*What to work on*.
Each line holding the string "header" is to be copied from the data.

____ Data provided

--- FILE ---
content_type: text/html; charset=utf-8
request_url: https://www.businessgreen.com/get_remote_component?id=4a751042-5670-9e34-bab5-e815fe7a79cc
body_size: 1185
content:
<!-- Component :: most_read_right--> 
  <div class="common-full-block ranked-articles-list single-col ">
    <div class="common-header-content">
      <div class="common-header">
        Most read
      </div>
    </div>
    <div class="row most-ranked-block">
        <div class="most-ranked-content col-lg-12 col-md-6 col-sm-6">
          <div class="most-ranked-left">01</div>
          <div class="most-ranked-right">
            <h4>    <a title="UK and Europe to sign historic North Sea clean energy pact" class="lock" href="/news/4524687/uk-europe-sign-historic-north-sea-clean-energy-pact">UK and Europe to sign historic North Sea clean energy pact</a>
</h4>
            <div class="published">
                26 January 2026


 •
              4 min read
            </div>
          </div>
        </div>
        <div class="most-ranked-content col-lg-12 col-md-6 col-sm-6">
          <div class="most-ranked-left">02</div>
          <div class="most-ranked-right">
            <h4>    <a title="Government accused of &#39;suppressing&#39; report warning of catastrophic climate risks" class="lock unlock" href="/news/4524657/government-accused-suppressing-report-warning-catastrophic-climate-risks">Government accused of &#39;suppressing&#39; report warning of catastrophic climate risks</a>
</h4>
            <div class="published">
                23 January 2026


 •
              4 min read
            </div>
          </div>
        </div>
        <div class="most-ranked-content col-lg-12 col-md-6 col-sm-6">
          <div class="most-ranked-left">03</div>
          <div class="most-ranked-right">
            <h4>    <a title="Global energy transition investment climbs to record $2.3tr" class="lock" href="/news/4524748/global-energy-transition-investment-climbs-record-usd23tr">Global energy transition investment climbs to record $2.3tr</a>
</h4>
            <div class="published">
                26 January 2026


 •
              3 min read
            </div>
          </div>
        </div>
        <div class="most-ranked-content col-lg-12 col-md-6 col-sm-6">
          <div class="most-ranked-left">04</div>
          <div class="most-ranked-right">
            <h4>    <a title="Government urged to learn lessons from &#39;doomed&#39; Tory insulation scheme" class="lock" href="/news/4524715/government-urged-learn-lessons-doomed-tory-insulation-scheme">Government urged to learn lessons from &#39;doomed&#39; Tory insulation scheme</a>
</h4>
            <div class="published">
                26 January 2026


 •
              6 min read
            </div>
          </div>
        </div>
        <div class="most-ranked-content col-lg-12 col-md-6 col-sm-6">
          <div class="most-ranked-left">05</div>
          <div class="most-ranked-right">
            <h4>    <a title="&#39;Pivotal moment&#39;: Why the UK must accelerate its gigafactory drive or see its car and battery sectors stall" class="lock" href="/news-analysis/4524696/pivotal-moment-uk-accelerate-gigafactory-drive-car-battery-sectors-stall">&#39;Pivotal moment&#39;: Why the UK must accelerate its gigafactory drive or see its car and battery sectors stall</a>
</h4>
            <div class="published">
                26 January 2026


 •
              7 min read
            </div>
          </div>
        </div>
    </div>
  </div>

________
____ Data provided

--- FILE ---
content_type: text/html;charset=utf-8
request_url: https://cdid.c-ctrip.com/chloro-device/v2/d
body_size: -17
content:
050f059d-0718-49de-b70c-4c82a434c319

________

*Response area*.
    <div class="common-header-content">
      <div class="common-header">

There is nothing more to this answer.